Grâce au puissant spectromètre imageur SITELLE installé au télescope Canada-France-Hawaii (CFHT), des astronomes ont cartographié la célèbre nébuleuse du Crabe avec une finesse sans précédent, leur permettant de produire une toute première représentation tridimensionnelle réaliste des débris de cette explosion de supernova. Cette analyse révèle une structure filamentaire complexe dont la morphologie globale fait penser à un cœur.

image_mnras

La nébuleuse du Crabe (Messier 1) est l’un des objets astronomiques les plus étudiés, tant par les astronomes amateurs que par les chercheurs professionnels. Depuis qu’un lien a clairement été établi entre cette nébuleuse et « l’étoile invitée » découverte par les astronomes chinois le 4 juillet 1054, des milliers d’articles ont été écrits à son sujet, couvrant divers domaines de la physique et de l’astronomie. Toutefois, de nombreuses questions demeurent quant à la nature de l’étoile qui a explosé et aux mécanismes qui ont façonné son explosion.

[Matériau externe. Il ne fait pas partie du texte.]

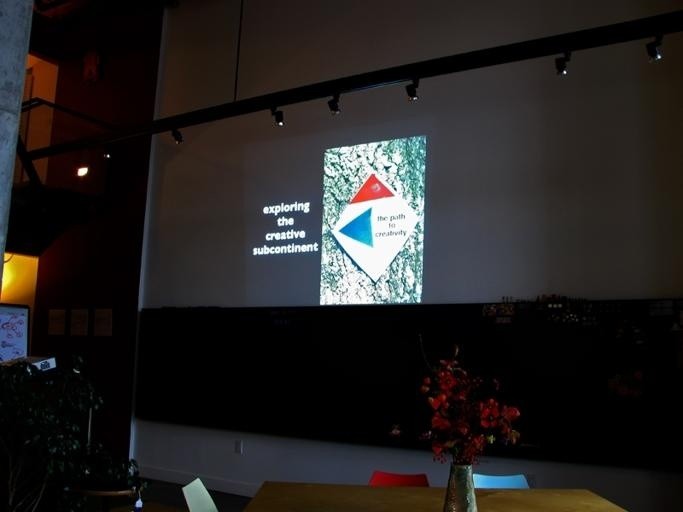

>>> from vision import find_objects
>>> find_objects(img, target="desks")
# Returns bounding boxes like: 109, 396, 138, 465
244, 479, 633, 512
65, 481, 146, 512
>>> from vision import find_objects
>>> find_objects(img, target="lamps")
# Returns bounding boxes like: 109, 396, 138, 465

Le chercheur du Centre de recherche en astrophysique du Québec (CRAQ), Thomas Martin, qui a dirigé cette étude à l’Université Laval, espère répondre à ces questions en utilisant cette nouvelle reconstruction tridimensionnelle. « Les astronomes pourront dorénavant se promener autour, et même à l’intérieur de la nébuleuse du Crabe afin d’étudier les filaments un par un. », décrit Martin, « À la manière d’une escouade d’enquêteurs étudiant la distribution et la composition chimique des débris laissés par l’explosion d’une bombe ». Le professeur à l’Université Purdue (Indiana) et co-auteur de cette publication, Dan Milisavljevic, un expert des supernovæ, conclut que « la morphologie fascinante de filaments gazeux révélée par ces nouvelles données semble contredire l’explication la plus communément admise sur la façon dont l’explosion s’est produite ».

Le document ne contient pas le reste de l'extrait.